PROBLEMS:
A) In the forum thread about the Real Housewives of New Jersey, how far does hello_my_apple say they live from Danielle and the Manzos?
B) Please carry on the forum thread about the Real Housewives of New Jersey from the point where it stops.

ARTICLE:
_ _ _ _
# Housewives of NJ



## Lauren1981 (Jun 21, 2010)

does anyone watch the real housewives of new jersey anymore???


----------



## LittleDevil (Jun 22, 2010)

OH, ME, ME....I DO! I am addicted to all the housewives!


----------



## BeccalovesMAC (Jun 22, 2010)

Hell yea I still watch this! Danielle is my girl!


----------



## Lauren1981 (Jun 22, 2010)

^^ omg you like danielle??!!!! i'm team dina and the manzos lmao!


----------



## pumpkincat210 (Jun 22, 2010)

that is the only version i watch!  teresa i've read is 5 million in debt.  Oh my!  And isn't there a danielle sex tape coming out...these people are so scandalous. And they always talk like they are in the mob.. always talking about "the family".  It just cracks me up!


----------



## Lauren1981 (Jun 22, 2010)

yeah i heard that about teresa. i love jersey though. how ridiculous was danielle on the stripper pole all dramatic and sh*t ..... "engage. and THEN suggest." HAHAHAHAHAHA!!!


----------



## hello_my_apple (Jun 22, 2010)

yep, i live 15 mins from danielle and the manzo's and Danielle is such a liar, she said she raised 6,000 dollars for Chris' baby when she went to the brownstone, yea right! it was check for 150 she gave the Stanessis in a envelope .. i was team danielle for awhile but i LOVE being so close to the drama and knowing the REAL truth behind everything! gotta love living in north jersey!


----------



## hello_my_apple (Jun 22, 2010)

it's actually 11 million bucks lol. now she wants to get bailed out.



 Quote:

   Originally Posted by *pumpkincat210* 

 
_that is the only version i watch! teresa i've read is 5 million in debt. Oh my! And isn't there a danielle sex tape coming out...these people are so scandalous. And they always talk like they are in the mob.. always talking about "the family". It just cracks me up!_


----------



## pumpkincat210 (Jun 22, 2010)
_ _ _ _
DATA EXTRACT:
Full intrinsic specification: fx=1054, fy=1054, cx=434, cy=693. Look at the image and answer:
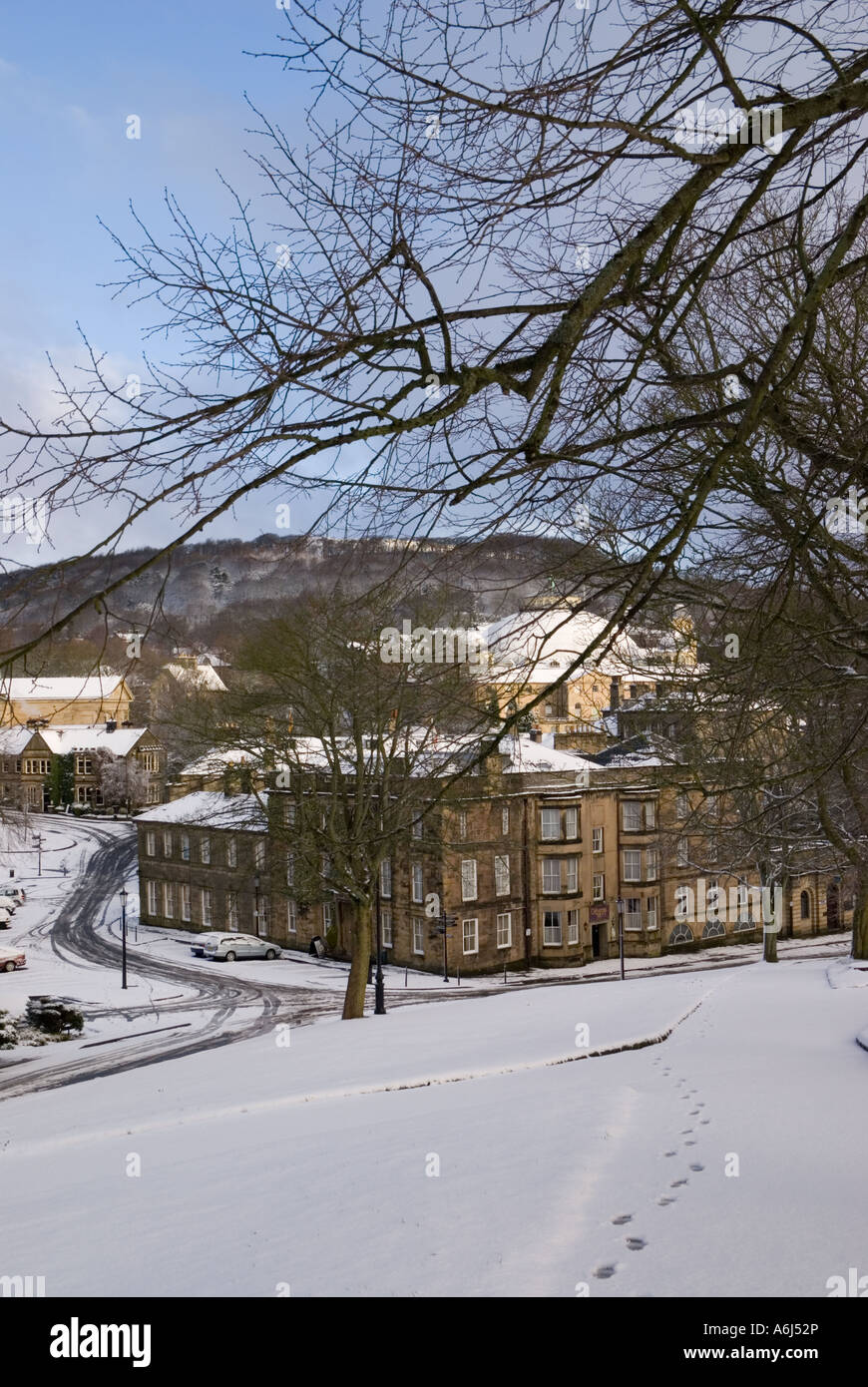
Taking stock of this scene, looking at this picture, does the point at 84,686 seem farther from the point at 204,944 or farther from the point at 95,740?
the point at 95,740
_ _ _ _
RESPONSES TO THE TASKS:
A) 15 minutes.

B)
Quote:

   Originally Posted by *hello_my_apple* 

 
_it's actually 11 million bucks lol. now she wants to get bailed out._

 
oh my gosh!  How in the world did creditors allow them to dig themselves into such a deep hole!  They would have revoked all my credit cars, taken my car and house and whatever else they could!
I bet its awesome to live so close to them.  They are making a real housewives of houston next and I cannot wait to see who they pick out.


----------



## iaisha26 (Jun 22, 2010)

LOL...that was too funny...and Kim G with a thong on. I can't even be mad at them. One can only hope to still be dropping (or at the very least trying to) like it's hot when I'm pushing 60 y/o.

Danille is punkers! I love every minute of her messyness.

 Quote:

   Originally Posted by *Lauren1981* 

 
_yeah i heard that about teresa. i love jersey though. how ridiculous was danielle on the stripper pole all dramatic and sh*t ..... "engage. and THEN suggest." HAHAHAHAHAHA!!!_


----------



## MzzRach (Jun 22, 2010)

This show is such a guilty pleasure.  I don't mean to watch, but it just sucks me in.

Danielle is a hot mess. And crazy.  At least she seems to be.


----------



## Lauren1981 (Jun 22, 2010)

Quote:

   Originally Posted by *hello_my_apple* 

 
_it's actually 11 million bucks lol. now she wants to get bailed out._

 
how the hell did she get that far into debt?? what exactly does she and joe do??  i always felt danielle was shady and full of shit.  felt a little bad for her with the book but that faded fast because i feel she encouraged that drama just as much as the other girls did.

but how f*cked up is kim g??!! i missed the end at teresa's party but did i hear kim g tell jaq that she was "obsessed" with danielle? wtf? that woman was in her house talking just as much shit! and yeah, kim g + stripper poles = 
	

	
	
		
		

		
		
	


	



that was so awkward to watch her trying to climb that pole.... lmao!

and ashley getting kicked out by her mom was hilarious. the way jaq grabbed her sweatshirt up....lmfao!


----------



## BeccalovesMAC (Jun 22, 2010)

Lol I love this showc we should start a real housewives of spectra forum


----------



## MzzRach (Jun 23, 2010)

NJ Housewife Teresa Giudice: Bankruptcy Is a ‘Fresh Start’ - PEOPLE TV Watch

An article on Teresa's financial woes.  When I saw the episode where she threw the housewarming party, I cringed.  That had to be some serious $$$$$$.


----------



## Lauren1981 (Jun 23, 2010)

omg teresa is always throwing cash around like its nothing! that's why i've always wondered what she or joe does for a living


----------



## Lauren1981 (Jun 23, 2010)

Quote:

   Originally Posted by *BeccalovesMAC* 

 
_Lol I love this showc we should start a real housewives of spectra forum_

 
does that include "the real girlfriends of specktra"??? lolololol!!


----------



## BeccalovesMAC (Jun 23, 2010)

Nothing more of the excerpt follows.